On Thursday initiative developer Tim Eyman turned around 314,000 signatures to put his latest measure on the ballot. The secretary of state's office indicates it is likely to be the only citizen initiative on the ballot, which could be a plus: Rather than fade into a fog of issues, this one is likely to stick out and get some attention.
It ought to. Voters will have the opportunity to check it out, and they shouldn't like what they see - a measure not identical but comparable to one that seriously damaged one state (Colorado) and was subsequently suspended by the voters there (in 2005), and to a clutch of ballot measures which since have been rejected by a bunch of other states, including Oregon. Which, like Washington, has had some history of friendliness toward many anti-tax measures, which 1033 is. (There were also rejections in Maine and Nebraska, and many others didn't make the ballot.)

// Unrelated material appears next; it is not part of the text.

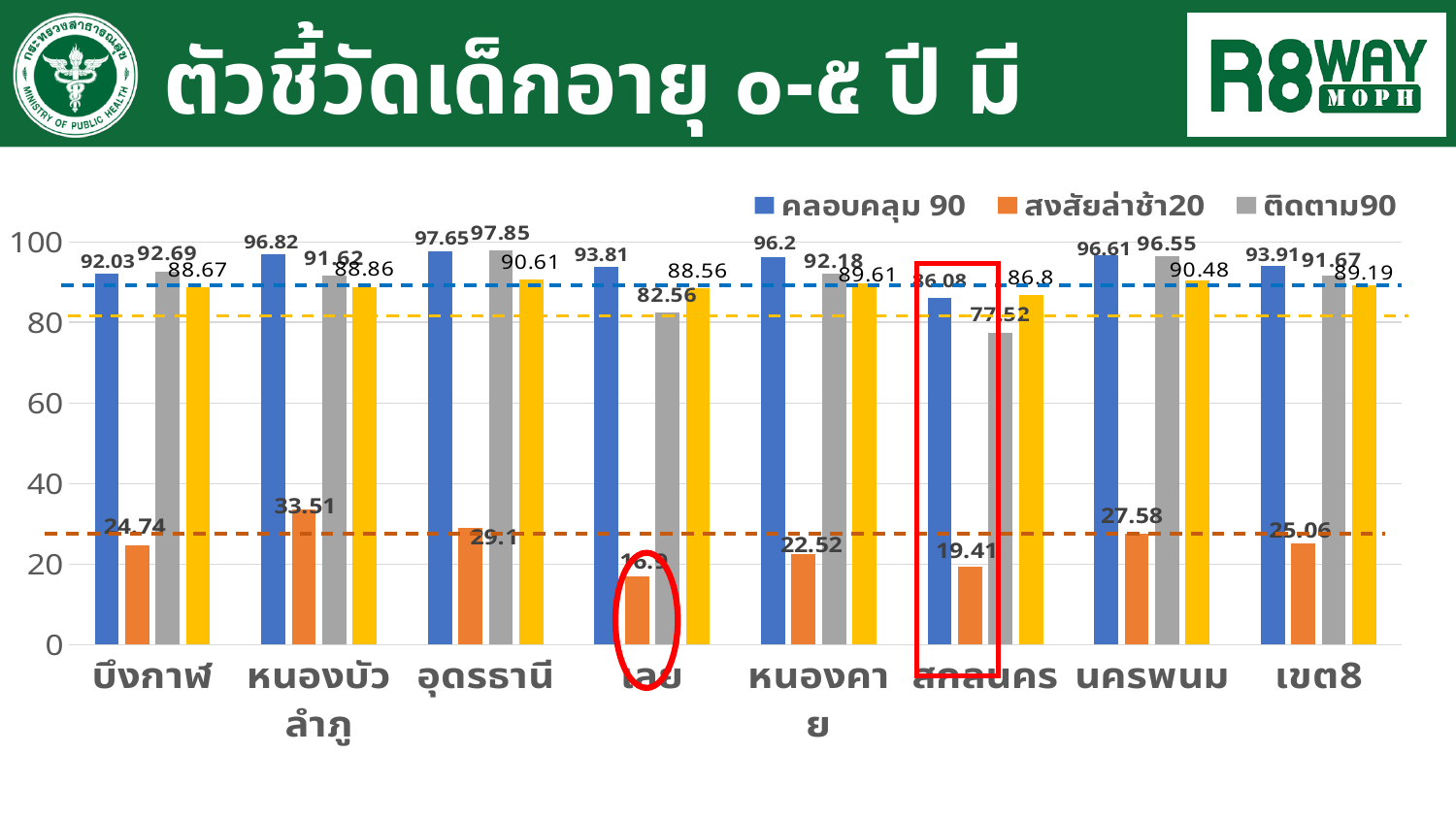
Is the ติดตาม90 value for สกลนคร greater or less than 80? less What is the value of คลอบคลุม 90 for สกลนคร? 86.08 What is the value of ติดตาม90 for เขต8? 91.67 Which is larger, the ติดตาม90 value for เลย or for สกลนคร? เลย Which category has the highest value for คลอบคลุม 90? อุดรธานี Which category has the lowest value for ติดตาม90? สกลนคร What is the value of สงสัยล่าช้า20 for หนองบัวลำภู? 33.51 What kind of chart is shown on the slide? bar chart Which category has the highest value for สงสัยล่าช้า20? หนองบัวลำภู How many categories are shown on the x axis? 8 What is the difference between the คลอบคลุม 90 values for อุดรธานี and สกลนคร? 11.57 What is the value of ติดตาม90 for อุดรธานี? 97.85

Eyman's pitch on the measure is simple: "The Lower Property Taxes Initiative substantially reduces property taxes by controlling the growth of government. 1033 says that the growth rate of state, county, and city general fund revenue cannot exceed the inflation rate plus population growth. Revenues collected above the limit will reduce property taxes. Not only does 1033 provide meaningful property tax relief, but it stops politicians from shifting the tax burden by raising taxes someplace else. 1033 provides ‘net’ property tax relief."
This essentially is the same as TABOR, the "Taxpayers Bill of Rights," which Colorado voters adopted. And then, as we posted in November 2005: "In that state, services have been strapped and fees have risen to the breaking point. That assessment might be taken as the wailing of government burteaucrats except for what happened Tuesday: Statewide voters decided, 52%-48%, to in effect - for a five-year stretch - throw out TABOR restrictions and increase state budgets, and their own taxes. That action had been endorsed by the conservative Republican governor, Bill Owers, who said that TABOR restrictions had put the state in an untemable position."
The best single piece we've spotted on 1033 so far is a new piece in Horse's Ass, the liberal blog with, to be sure, no enthusiasm for Eyman (the blog's name derives from the founder's preferred title for Eyman). It's worth a read, most specifically for one point.
Eyman's logic on budgeting initially sounds sensible: If government costs are limited to inflation plus population growth, shouldn't that be enough? It's easy logic to accept, and not many people have been able to break down the problem with it. (In Oregon, activist Steve Novick is one of the few to do it well.) Horse's Ass quotes a report explaining why the formula doesn't work:
But researchers long have recognized that the services provided in the public sector, such as education, health care, and law enforcement, tend to rise in cost faster than many other goods and services in the economy in general. This analysis was first put forward by economist William Baumol, who pointed out that technology and productivity gains may make goods cheaper to produce, but the services that government provides are different. Baumol said public services typically rely heavily on well-trained professionals — teachers, police officers, doctors and nurses, and so on — and technology gains do not make these services cheaper to provide. It may take far fewer workers to build an automobile than it did 30 years ago, but it still takes one teacher to lead a classroom of children. (In fact, as education has become increasingly important, the trend is toward more teachers per pupil, not fewer.) Doctors generally still see patients one by one, and nursing care remains labor intensive despite technology.
You can look at areas from law enforcement and corrections to colleges and health inspectors to see the problem: The cost of these kind of services rises faster than the overall rate of inflation.
Conveying that point will be the challenge facing the initiative's opponents.